Seemingly 17,000 of the 17,758 in attendance were decked out in red. With Frozen Four tickets sold nationwide long before the season even starts, it isn’t easy for home fans to dominate the crowd to this extent, but the Badger fans have pulled it off.

UW coach Mike Eaves would say after the game, “Somehow, those wacky Wisconsin fans found a way to get tickets. It was truly an emotional energizer. The kids wanted to give them a reason to cheer. It was a phenomenal atmosphere.”

Phenomenal indeed.

The PA announcer introduced BC’s first player, goaltender Cory Schneider — “SIEVE! SIEVE! SIEVE!” — and continued to its last, Brock Bradford — “BOOOO!” the words barely audible over the jeers. The crowd then cranked up the volume when it was the Badgers’ turn.

YEAAAAAHHHH!

“LET’S GO RED! LET’S GO RED!”

The Badgers owned the opening minutes and as they went on two successive power plays the scoring chances kept coming. “OH! OH! OH!”

“LET’S GO RED! LET’S GO RED!”

Even when the teams were at even strength — “THAT’S DEBATABLE!” — Wisconsin’s territorial advantage was clear.

But then at the 9:01 mark, BC got the break it needed. Capitalizing on a hustle play and centering pass by Dan Bertram, Pat Gannon roofed a backhander from the doorstep into the net. Amazingly, the Eagles had taken the lead.

For the briefest of moments, the BC fan contingent made itself heard. For once, their chant of “Let’s Go Eagles!” wasn’t drowned out by their counterparts in red.

By the end of the period, Wisconsin would hold a 17-9 shot advantage that understated its territorial advantage. But BC led where it counted, on the scoreboard.

“Our goal was to take them out of it early and not let them jump on top, which I think we did with that first period goal,” Schneider would say later. “I think we took the crowd out of it for a little while.”

That little while, however, lasted barely more than a minute into the second period.
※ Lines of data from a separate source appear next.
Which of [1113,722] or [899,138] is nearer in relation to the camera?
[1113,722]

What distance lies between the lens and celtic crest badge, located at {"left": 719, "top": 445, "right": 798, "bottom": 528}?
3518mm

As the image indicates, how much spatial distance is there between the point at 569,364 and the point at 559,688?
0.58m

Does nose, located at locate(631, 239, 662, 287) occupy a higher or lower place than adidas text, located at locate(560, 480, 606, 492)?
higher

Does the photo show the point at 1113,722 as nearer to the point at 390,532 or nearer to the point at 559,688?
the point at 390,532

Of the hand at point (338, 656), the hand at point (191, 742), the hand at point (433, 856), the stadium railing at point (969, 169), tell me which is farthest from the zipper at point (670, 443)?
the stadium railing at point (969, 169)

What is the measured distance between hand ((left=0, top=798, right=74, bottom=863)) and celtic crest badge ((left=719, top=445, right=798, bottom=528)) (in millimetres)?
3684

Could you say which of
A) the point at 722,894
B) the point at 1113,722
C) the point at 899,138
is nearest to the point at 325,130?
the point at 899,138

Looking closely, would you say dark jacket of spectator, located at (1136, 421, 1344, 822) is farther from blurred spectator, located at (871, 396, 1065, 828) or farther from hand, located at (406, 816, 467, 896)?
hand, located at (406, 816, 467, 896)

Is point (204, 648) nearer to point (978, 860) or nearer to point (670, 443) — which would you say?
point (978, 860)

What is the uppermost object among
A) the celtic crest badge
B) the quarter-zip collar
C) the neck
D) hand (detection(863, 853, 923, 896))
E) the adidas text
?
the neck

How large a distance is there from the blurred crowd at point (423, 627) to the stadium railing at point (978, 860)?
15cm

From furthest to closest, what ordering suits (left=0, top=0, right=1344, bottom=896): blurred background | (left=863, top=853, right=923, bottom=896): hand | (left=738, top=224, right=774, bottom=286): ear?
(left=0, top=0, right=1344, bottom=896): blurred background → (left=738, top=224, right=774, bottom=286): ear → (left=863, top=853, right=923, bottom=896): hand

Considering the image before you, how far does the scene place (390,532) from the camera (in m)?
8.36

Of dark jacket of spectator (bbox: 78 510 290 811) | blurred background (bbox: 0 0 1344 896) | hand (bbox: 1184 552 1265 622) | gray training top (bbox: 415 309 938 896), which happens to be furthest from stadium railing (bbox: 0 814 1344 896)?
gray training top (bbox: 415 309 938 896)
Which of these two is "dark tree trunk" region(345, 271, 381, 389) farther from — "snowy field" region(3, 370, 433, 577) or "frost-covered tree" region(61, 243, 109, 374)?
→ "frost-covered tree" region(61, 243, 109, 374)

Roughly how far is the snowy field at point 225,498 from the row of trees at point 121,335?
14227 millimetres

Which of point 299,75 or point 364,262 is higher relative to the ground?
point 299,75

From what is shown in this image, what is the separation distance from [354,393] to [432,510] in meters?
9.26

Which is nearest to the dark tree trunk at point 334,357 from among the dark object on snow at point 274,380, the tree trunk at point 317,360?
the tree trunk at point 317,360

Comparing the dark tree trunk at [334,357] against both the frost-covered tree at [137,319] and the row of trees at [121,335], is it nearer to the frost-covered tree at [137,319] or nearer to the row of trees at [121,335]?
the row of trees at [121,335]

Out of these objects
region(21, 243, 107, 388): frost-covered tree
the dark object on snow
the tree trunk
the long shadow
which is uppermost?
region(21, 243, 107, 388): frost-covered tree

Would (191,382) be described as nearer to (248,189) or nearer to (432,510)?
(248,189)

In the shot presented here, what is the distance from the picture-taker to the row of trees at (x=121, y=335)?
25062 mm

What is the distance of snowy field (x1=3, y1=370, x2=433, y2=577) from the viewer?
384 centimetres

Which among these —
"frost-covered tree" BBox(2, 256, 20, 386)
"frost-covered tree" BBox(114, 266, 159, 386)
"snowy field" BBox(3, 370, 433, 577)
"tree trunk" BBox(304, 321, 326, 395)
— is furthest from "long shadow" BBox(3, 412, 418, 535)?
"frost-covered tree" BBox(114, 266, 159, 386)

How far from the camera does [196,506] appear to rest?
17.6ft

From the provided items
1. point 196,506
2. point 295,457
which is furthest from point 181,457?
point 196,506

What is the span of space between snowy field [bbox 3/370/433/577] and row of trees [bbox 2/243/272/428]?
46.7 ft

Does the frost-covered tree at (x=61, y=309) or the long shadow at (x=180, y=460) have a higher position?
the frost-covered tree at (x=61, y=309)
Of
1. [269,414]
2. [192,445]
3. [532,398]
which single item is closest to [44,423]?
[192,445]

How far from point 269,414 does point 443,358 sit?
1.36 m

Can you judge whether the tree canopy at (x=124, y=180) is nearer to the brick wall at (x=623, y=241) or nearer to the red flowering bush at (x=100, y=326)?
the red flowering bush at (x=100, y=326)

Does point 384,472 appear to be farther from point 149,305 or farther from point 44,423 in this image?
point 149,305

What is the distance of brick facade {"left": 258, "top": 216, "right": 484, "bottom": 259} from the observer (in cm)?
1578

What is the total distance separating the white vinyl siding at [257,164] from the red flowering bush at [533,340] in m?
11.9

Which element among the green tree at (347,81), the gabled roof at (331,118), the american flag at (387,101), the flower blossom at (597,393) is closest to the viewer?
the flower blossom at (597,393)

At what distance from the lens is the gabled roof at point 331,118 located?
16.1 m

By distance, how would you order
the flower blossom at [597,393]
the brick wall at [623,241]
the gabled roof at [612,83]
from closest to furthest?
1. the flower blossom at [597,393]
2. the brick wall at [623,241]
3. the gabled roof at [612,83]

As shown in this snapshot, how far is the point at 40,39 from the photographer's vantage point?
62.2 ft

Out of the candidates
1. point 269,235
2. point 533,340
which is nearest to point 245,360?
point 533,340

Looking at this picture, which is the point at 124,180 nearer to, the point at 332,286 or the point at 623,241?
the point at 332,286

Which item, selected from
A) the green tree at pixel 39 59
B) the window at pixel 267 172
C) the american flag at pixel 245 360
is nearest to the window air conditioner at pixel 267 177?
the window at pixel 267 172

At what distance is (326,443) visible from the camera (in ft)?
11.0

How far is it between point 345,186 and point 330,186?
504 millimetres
Chris Collins nailed Robbie Earl with a hip check and the Wisconsin junior was slow to get up. Seconds later, though, Earl was parked at the crease and redirected a centering pass from Adam Burish into the net.
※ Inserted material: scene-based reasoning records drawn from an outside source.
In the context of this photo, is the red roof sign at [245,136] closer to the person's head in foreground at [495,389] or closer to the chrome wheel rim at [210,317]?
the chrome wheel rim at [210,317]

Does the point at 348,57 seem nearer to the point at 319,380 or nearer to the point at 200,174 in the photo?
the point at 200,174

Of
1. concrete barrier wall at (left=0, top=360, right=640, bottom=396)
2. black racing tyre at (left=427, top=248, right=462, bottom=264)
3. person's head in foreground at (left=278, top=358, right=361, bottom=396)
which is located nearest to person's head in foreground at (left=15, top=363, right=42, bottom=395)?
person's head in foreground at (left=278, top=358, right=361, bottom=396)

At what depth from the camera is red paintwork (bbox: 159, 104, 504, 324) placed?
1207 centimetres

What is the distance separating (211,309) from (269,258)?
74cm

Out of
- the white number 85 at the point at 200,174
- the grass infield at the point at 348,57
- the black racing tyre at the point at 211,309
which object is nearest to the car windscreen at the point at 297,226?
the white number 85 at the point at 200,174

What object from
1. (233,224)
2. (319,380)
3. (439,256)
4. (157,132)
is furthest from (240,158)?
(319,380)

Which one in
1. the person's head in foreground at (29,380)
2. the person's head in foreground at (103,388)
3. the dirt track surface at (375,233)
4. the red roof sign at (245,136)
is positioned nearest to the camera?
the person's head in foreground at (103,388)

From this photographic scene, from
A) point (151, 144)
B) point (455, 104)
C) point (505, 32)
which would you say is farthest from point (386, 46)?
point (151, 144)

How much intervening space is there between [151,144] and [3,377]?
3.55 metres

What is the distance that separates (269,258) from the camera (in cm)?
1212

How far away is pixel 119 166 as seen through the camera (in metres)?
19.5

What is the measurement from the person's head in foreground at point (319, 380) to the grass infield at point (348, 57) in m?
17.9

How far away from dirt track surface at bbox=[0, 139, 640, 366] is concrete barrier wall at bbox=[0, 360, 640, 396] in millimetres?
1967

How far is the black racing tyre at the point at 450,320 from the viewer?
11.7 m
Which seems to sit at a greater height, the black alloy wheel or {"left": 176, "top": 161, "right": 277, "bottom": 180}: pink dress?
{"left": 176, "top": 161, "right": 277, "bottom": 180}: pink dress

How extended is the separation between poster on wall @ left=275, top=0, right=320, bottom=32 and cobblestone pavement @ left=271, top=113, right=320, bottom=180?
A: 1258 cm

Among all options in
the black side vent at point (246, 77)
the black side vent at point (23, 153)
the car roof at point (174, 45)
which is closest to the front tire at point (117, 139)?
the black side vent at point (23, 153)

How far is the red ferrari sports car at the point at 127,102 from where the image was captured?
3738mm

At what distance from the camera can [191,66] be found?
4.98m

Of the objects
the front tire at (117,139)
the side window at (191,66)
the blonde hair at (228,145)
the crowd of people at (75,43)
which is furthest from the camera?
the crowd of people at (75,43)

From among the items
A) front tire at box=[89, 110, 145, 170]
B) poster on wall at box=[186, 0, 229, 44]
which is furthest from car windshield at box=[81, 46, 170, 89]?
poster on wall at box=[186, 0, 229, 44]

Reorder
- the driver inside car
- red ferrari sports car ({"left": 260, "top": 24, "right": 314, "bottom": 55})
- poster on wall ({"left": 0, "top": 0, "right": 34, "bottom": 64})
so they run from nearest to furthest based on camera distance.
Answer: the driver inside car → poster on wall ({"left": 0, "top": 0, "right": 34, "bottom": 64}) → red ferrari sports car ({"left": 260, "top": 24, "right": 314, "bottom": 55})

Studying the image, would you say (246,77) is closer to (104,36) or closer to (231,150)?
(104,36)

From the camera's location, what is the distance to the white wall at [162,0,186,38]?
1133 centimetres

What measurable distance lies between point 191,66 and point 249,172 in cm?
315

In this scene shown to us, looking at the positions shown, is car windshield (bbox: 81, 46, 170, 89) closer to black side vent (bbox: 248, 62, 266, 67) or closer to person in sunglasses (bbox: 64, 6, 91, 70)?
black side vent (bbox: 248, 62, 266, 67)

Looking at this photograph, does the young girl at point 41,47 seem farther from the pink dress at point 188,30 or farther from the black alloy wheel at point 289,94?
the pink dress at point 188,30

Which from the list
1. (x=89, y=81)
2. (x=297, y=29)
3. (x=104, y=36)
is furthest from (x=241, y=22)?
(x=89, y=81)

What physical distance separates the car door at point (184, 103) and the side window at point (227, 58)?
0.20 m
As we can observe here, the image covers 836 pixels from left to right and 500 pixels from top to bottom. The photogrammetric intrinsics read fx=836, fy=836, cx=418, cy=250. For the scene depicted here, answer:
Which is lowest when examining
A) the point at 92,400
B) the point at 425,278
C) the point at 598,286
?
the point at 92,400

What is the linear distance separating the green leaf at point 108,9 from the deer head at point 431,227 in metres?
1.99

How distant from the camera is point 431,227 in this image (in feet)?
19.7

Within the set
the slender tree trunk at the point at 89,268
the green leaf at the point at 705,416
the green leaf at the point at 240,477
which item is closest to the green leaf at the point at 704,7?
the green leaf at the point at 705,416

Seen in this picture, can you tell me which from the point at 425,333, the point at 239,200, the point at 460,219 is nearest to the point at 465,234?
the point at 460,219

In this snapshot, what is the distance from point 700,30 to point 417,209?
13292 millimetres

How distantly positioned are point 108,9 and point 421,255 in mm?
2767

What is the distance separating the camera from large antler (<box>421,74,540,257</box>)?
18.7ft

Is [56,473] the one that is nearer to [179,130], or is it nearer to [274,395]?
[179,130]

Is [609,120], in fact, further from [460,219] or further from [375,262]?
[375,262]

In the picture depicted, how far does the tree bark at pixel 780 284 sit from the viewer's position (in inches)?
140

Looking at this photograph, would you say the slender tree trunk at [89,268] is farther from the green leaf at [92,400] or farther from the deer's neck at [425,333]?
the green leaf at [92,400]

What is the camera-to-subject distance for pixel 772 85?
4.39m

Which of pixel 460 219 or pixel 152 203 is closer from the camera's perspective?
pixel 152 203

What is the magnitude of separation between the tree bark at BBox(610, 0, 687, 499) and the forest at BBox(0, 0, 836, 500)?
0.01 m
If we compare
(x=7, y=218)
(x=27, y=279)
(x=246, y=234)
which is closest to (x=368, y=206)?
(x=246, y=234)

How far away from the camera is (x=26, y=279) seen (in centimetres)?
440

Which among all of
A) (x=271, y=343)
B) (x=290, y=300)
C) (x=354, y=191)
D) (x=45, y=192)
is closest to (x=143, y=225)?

“LET’S GO RED! LET’S GO RED!”

If the decibel count had dropped a trifle with the Badgers down by a goal, it was back in full force now.

“LET’S GO RED! LET’S GO RED!”

“ONE! WE WANT MORE!”

When the buzzer sounded to end the second period, the Badgers had the crowd, the momentum and the territorial advantage. But the game stood deadlocked courtesy of Schneider and the first-period goal.

“Our club got just what we wanted,” BC coach Jerry York said. “We got to the third period in a very, very tough environment to play in and shortened the game to 20 minutes. Now it’s a 20-minute game to a national championship.”

That 20-minute game within the game began with BC getting two out of the first three power plays. The Eagles, however, couldn’t capitalize.

“LET’S GO RED! LET’S GO RED!”

“ROLL OUT THE BARREL….”

Wisconsin would get the remaining three man-advantages, the first of which seemed half BC hook and half Wisconsin dive. Maybe, just maybe, that call was influenced just enough by “LET’S GO RED! LET’S GO RED!” Tom Gilbert scored the game-winner on that power play, dousing the crowd’s fire with gasoline.

“YEAHHHH!”

“LET’S GO RED! LET’S GO RED!”

“ONE! TWO! WE WANT MORE!”

As the clock ticked down, the Badger fans became even more frenzied. Their first national championship since 1990 was so close they could taste it.

“LET’S GO RED! LET’S GO RED! LET’S GO RED! LET’S GO RED!”

With two seconds remaining, BC came within inches of stunning them into at least temporary silence. A Peter Harrold shot deflected off a Badger defender and hit the post, but never went in. The final buzzer sounded.

“YEAAAAAHHHHHHHH!”

Soon, the PA announcer would be saying the words, “And now the NCAA Division I Men’s Ice Hockey Champions, the Wisconsin Badgers!”

“YEAAAAAHHHHHHHH!”

Boston College had battled both the Wisconsin Badgers and the building and fallen short. Of course, the skates had been on the other feet in past Frozen Fours. After the loss, the Eagles would say only positive things about the electric atmosphere even if it had made their task just a little tougher.

“They’ve had a long tradition [of great crowds] at Wisconsin, dating back to the Dane County Coliseum,” York said. “They’re just boisterous and very supportive of the home team. It’s never anti-opposition. That’s difficult to do, but they’re always pro-Badgers.”

Harrold took the praise even further.

“The Wisconsin fans are unbelievable,” he said. “We could feed off of that, too. I’d just like to thank them on behalf of BC and my teammates. It’s been a heck of a tournament and we really appreciate everything that was done for us.”

A heck of a tournament. A heck of a game. A heck of a crowd. A heck of an effort by Boston College. And a heck of a champion in the Wisconsin Badgers.